• **GIVEN TEXT**:
Because the author failed to explore the the integrating principle behind his data, he forced his argument to make a illogical leap in his argument about desires. Namely, that human desires are the basis for value (hedonism). The author then backtracks a bit and attempts to make a distinction that desires are good, but some desires are better because they have better outcomes (an exercise that only serves to make ‘good’ a floating abstraction). The entire time I was reading the article I kept facepalming, because if the author had even once familiarized himself with the fundamentals of Objectivism he could have written a much more coherent essay, and made a much more convincing argument (without the illogical leaps along the way).
To provide a thought experiment to invalidate Alan’s ‘hypothesis’ consider this:
In order to make value judgements, a being must be alive and capable of conscious reason, i.e. morality requires sentient life.
Now the thought experiment with the following null hypothesis: a human cannot survive without using their reason (or relying on the reason of others).
As for controls, you can’t control another beings mind, but you can prevent that being from acting on it’s reasoning.
How long will the human survive when you restrict it from any activity that it attempts to pursue based on logic and aggregated knowledge?
I think you’ll find that the extent you contol this variable is the extent that you kill the human.
So what we have is:
1. Human life is a neccessary condition for human morality.
2. The freedom to act on one’s reason is a necessary condition for human life.
therefore:
3. the freedom to act on one’s reason is a necessary condition for morality.
and there we have a plausible scientific basis for morality!
(p.s. I can’t seem to control the auto-bolding)
…which doesn’t show up when I submit the post.
The problem with the article is twofold. Let’s start with the second: Arnhart puts way more verbosity than explanation into his thesis. I can figure out rationales of lots of ideas I don’t believe in, but I can’t figure out how Arnhart figures that Darwinism is more classical-liberalism-friendly than statism-friendly.
The first, as I have stated in different words, is the faulty assumption that an amoral system (Darwinism) can serve as sufficient basis for making moral assumptions.
Ryan’s three-step diagram is hogwash. Freedom isn’t a necessary condition for human life. For starters, Charles Manson’s continued existence disproves Point 2.
All moral systems are based on a number of philosophical assumptions – claims about that is objectively good and objectively bad and which of these things are better/worse than the others.Various anti-statist worldviews place the welfare of general humanity at the top or (in the case of theists) the number 2 slot. Statists believe that the welfare of certain classes of humans is more important than the welfare of certain other classes. Neither of these conflicting claims can be proven scientifically.
In response to Ken: science cannot tell us what situations are objectively good or bad, but it can tell us what activities tend to bring those situations about. The Quaker and the monarchist can agree 100% on behavioral science, but will put that knowledge to very different ends.

• **MATERIAL**:
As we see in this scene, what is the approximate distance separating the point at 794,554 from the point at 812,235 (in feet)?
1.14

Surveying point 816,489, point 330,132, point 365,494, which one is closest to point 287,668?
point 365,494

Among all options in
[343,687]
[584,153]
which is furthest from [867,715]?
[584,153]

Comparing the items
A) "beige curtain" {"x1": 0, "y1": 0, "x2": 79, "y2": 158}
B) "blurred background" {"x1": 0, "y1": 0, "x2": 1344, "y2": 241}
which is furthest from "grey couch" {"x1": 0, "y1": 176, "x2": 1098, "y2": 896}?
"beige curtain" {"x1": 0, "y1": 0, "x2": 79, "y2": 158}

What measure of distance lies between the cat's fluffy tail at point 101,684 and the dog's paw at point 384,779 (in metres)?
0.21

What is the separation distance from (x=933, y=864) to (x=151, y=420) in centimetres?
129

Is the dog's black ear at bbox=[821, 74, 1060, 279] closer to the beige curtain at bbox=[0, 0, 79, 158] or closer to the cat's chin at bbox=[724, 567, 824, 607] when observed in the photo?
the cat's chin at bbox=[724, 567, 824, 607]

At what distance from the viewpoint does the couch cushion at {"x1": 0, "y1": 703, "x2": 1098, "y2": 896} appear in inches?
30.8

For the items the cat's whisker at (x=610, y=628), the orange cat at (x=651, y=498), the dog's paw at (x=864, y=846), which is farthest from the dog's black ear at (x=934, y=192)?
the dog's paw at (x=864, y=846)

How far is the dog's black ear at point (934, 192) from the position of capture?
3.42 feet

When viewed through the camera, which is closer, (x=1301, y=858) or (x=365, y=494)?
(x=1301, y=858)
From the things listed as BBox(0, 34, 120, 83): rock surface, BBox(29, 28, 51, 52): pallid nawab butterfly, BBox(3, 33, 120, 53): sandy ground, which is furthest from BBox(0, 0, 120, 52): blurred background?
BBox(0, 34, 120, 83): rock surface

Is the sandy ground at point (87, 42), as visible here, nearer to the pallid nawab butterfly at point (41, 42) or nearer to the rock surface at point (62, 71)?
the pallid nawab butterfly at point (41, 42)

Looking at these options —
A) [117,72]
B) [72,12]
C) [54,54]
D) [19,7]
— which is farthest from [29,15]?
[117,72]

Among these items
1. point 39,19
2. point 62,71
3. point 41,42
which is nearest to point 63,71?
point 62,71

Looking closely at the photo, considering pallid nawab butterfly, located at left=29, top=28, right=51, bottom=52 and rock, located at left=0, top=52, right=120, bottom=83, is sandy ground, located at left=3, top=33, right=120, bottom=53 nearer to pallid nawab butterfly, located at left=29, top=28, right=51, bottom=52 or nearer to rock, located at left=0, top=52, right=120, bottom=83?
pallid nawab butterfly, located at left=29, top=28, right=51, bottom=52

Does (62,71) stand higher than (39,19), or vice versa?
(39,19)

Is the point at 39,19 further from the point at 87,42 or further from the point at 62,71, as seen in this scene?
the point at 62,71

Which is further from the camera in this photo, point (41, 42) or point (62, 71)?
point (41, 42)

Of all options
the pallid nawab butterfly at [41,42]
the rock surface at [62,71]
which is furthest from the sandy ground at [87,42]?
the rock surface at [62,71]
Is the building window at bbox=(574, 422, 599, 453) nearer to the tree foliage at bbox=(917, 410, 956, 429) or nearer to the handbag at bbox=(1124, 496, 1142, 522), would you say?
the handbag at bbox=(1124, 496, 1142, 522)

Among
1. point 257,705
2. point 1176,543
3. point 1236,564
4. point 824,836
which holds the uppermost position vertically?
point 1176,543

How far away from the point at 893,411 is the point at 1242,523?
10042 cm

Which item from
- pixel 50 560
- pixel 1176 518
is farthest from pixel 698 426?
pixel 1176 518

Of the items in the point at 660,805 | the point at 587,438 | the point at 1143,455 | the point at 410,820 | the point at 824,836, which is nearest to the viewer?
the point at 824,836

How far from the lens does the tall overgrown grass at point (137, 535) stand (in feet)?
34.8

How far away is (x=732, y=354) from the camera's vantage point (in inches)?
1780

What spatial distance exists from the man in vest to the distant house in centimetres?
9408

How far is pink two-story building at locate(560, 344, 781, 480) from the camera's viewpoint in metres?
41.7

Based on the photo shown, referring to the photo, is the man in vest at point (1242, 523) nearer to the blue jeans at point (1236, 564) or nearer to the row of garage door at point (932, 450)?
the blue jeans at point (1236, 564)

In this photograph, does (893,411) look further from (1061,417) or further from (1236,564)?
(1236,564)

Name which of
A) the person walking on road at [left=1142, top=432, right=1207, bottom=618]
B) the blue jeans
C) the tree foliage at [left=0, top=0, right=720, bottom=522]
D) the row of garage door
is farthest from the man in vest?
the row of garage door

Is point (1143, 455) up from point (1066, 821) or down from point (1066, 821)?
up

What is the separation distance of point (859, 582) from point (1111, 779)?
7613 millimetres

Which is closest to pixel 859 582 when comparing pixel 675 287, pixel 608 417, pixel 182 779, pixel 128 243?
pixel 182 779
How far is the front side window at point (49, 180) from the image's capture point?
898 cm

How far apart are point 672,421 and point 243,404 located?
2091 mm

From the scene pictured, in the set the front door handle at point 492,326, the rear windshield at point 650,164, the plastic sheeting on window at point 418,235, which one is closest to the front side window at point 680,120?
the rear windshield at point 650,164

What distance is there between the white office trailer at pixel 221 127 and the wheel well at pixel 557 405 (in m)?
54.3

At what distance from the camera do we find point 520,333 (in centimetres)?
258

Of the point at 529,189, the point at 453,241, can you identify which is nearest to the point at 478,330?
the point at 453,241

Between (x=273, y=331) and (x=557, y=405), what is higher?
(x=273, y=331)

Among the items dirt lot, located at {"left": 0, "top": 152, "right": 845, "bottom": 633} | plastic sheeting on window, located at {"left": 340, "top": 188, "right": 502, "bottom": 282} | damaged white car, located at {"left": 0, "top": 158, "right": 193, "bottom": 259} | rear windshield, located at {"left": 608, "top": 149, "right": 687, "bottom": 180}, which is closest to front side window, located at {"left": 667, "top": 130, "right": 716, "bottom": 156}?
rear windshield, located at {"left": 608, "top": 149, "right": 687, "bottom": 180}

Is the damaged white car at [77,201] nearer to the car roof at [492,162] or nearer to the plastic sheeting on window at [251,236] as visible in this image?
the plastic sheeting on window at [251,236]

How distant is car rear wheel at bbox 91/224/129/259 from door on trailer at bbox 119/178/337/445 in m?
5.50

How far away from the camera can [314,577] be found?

• **TASKS AND EXERCISES**:
a - Reproduce verbatim the passage of the morality discussion from "Ryan’s three-step diagram" up to and including "disproves Point 2.".
b - Pick up the morality discussion after its final sentence and carry it forward.

• **RESPONSES BY TASK**:
a -
Ryan’s three-step diagram is hogwash. Freedom isn’t a necessary condition for human life. For starters, Charles Manson’s continued existence disproves Point 2.

b -
A parasite needs a host off of which to feed. Manson would cease to exist without feeding off those who are free to use their minds and further their lives.
He also uses rational decision making for many of the mundane aspects of his life to continue surviving. Like deciding which objects to consume to feed his body. I’m pretty certain he’s using previously accumulated knowledge to judge whether an object is edible. He’s also using rational induction that other objects are not edible without ever having to try eating them (without direct experimental knowledge of those objects).
So try again.
As for the rest – speak for yourself brother. Your philosophical system may very well be constructed on baseless assertions. That doesn’t mean all of them are.
btw your depictions of anti-statists/theists vs. statists aren’t conflicting at all, they are the same side of the coin and only vary in degree, not principle. Both of your descriptions revolve around amalgamated groups of individuals.
Ryan,
Your Manson remarks don’t rebut what I said – that people can be unfree and still be alive – and they don’t bear any relevance to the original topic either.
I interpreted your Item 2 literally. If that was an error, then you need to take another stab at explaining your three-point recipe. It makes no sense to me.
I never claimed that philosophical systems are all “constructed on baseless assertions.” Philosophical systems stem from philosophical assumptions, just as scientific systems stem from scientific assumptions. “Philosophy” is not synonymous with “baselessness.”
I did mistakenly speak of theism from a monotheistic perspective. From what I gather, polytheists don’t really think of the gods as authority in the way that monotheists do; the gods are more like a protection racket than City Hall. Give sacrifices so they won’t zap you.
My remarks on statism require a caveat, but not for the reason you think. Many types of statism involve class warfare, but nanny statism is something quite different. Nanny statism in and of itself values the general welfare, but goes wrong by micromanaging it to excess.